Traffic signals are not always smart enough to stay green when lots of vehicles are trying to pass through an intersection, but they might be in the future.

Researchers with the University of Minnesota's Center for Transportation Studies have been testing a new method for signal timing in which an algorithm measures traffic volumes at an intersection in real time and tells the controller which direction to grant a green light.

In laboratory testing, the system — called max-pressure signal timing — has been found to significantly improve traffic flow by allowing more vehicles through a single green light, said researcher Michael Levin, an assistant professor in the U's civil, environmental and geo-engineering department.

"Large reductions in delay suggest that this new method of signal timing could achieve higher throughput during peak demand and be more responsive to queues," he said.

Max-pressure uses a sensor embedded in the pavement to count the number of vehicles waiting at the intersection. A second sensor counts the number of vehicles approaching the intersection. The algorithm can determine how long a light needs to stay green to get most of them through.

The algorithm can recalculate every few seconds, and adjust a signal's phase based on the conditions, Levin said.

Levin and his team took data from Hennepin County and used the max-pressure algorithm to model traffic flow at seven intersections on County Road 30 and County Road 109/85th Avenue. They found large reductions in delays — as much as 50% — that drivers incurred sitting at red lights.

"The findings show that our new max-pressure control formula will reduce the average queue length during peak hours and that vehicles will not wait as long at intersections," Levin said.

While the results suggest a "high potential for use in Minnesota," as Levin wrote in a December 2022 report, don't look for max-pressure at an intersection any time soon.

The algorithm, originally devised in 2013 at the University of California, Berkeley, has advanced to experimental testing on roads in India, Indonesia and Israel, but more study needs to be done before that happens here, Levin said.

"We took the Berkeley mode and tweaked it, and added a few things to make it more practical," he said.

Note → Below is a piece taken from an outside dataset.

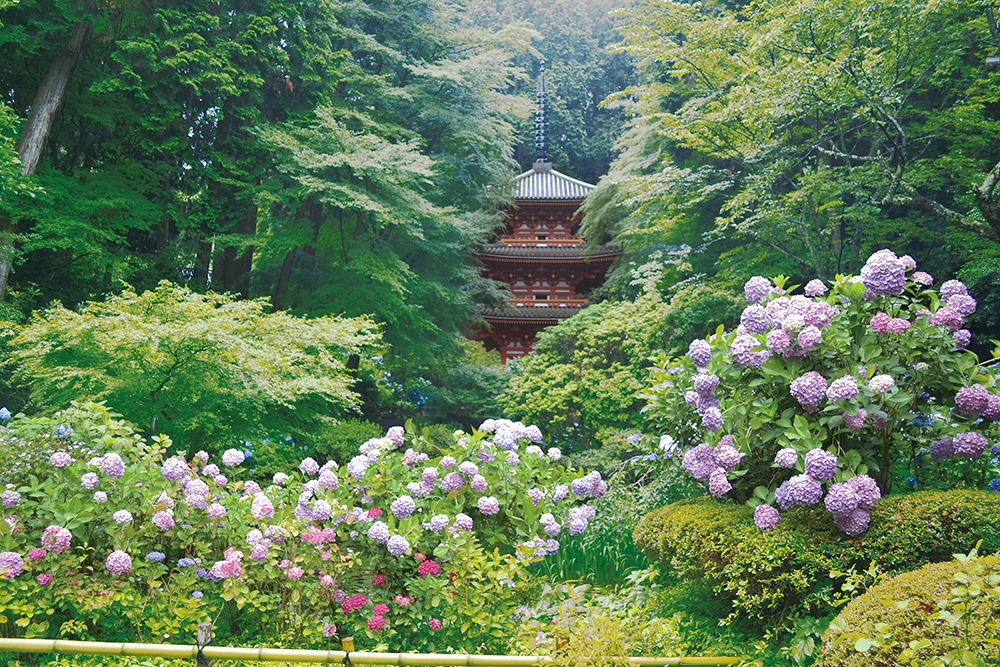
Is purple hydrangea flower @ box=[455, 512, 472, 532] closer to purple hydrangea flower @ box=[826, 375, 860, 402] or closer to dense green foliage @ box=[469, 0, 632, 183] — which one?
purple hydrangea flower @ box=[826, 375, 860, 402]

In its original version, the max-pressure algorithm didn't include maximum wait times, meaning drivers and pedestrians on less-traveled roads could be left waiting long periods before getting permission to cross. That has been modified, but other issues remain, Levin said.

Next steps include testing max-pressure with Hennepin County's current traffic signal equipment and determining what software might be needed to deploy it. Once that is figured out, there is a possibility of a pilot project, Levin said.

Future study also includes looking at how to connect multiple intersections using max -pressure.

"It doesn't currently talk to other signals down the road," Levin said. "We're working on developing that right now."